#### Exercise data:
──────────
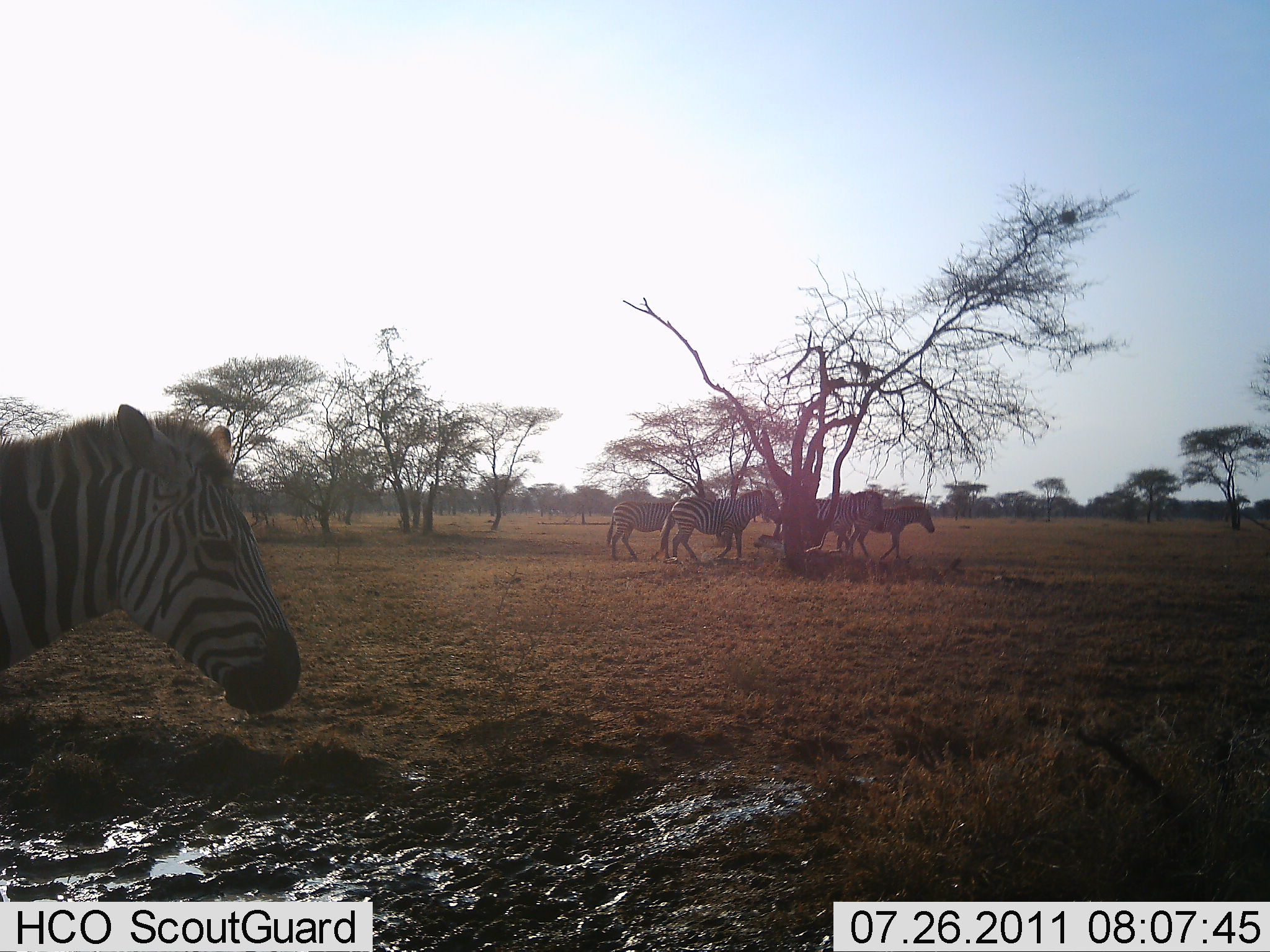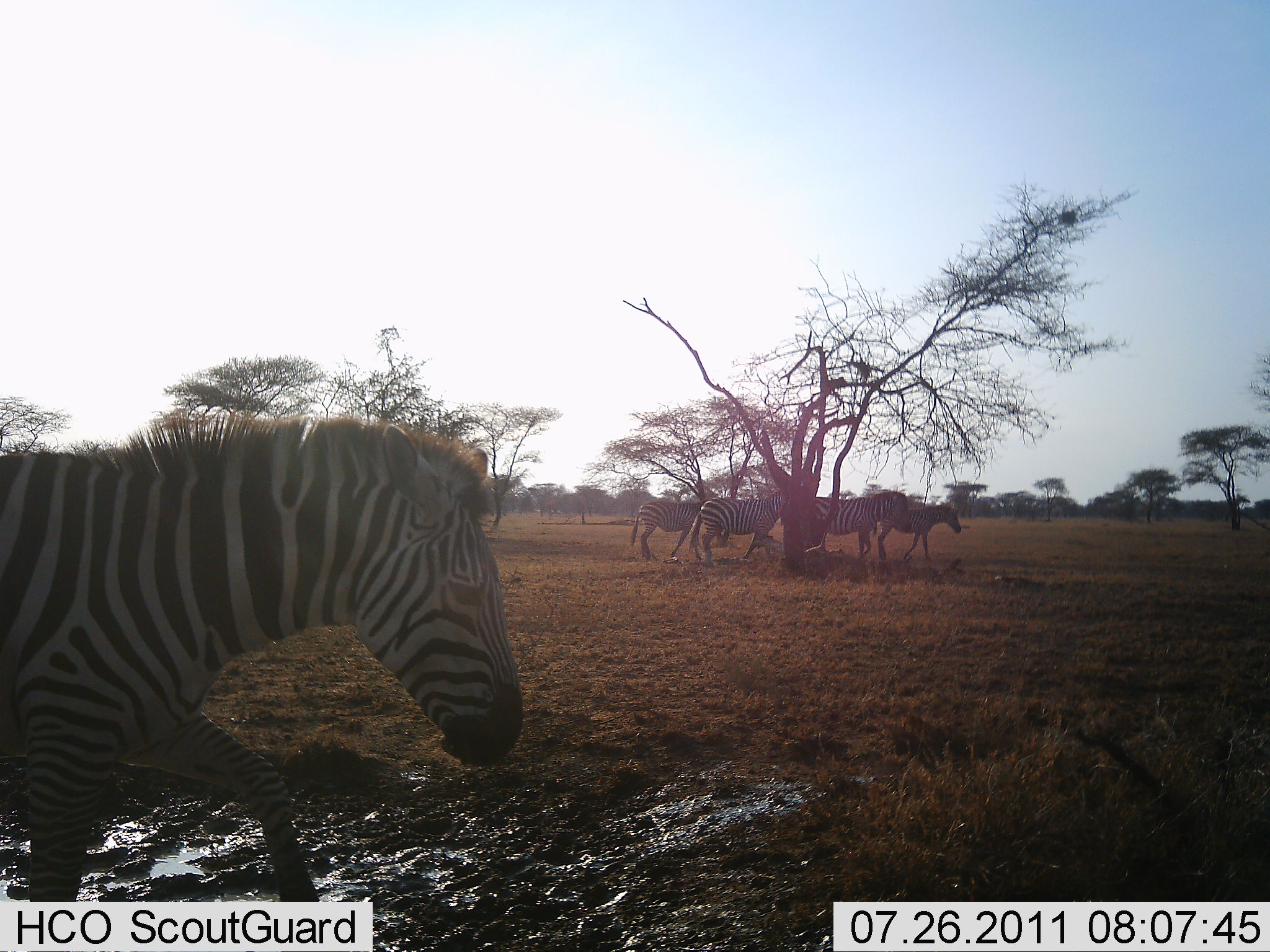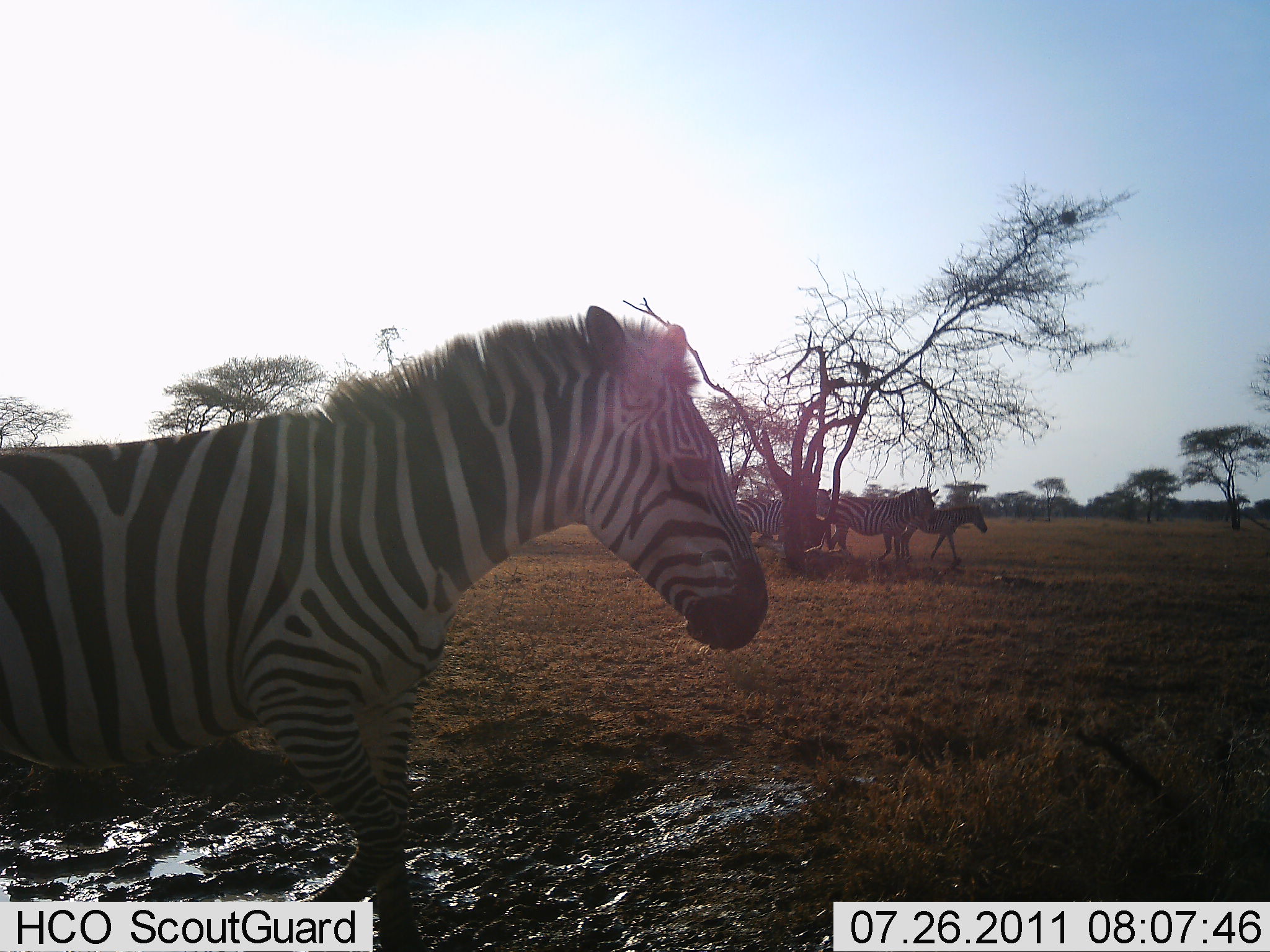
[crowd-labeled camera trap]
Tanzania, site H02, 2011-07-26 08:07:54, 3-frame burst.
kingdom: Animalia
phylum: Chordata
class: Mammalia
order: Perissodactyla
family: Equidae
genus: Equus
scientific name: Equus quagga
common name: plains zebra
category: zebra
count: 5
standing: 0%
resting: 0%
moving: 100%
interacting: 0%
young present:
──────────
#### Problem to solve:
The entries above should be retyped exactly, minus any pictures.

#### Response to the exercise:
[crowd-labeled camera trap]
Tanzania, site H02, 2011-07-26 08:07:54, 3-frame burst.
kingdom: Animalia
phylum: Chordata
class: Mammalia
order: Perissodactyla
family: Equidae
genus: Equus
scientific name: Equus quagga
common name: plains zebra
category: zebra
count: 5
standing: 0%
resting: 0%
moving: 100%
interacting: 0%
young present:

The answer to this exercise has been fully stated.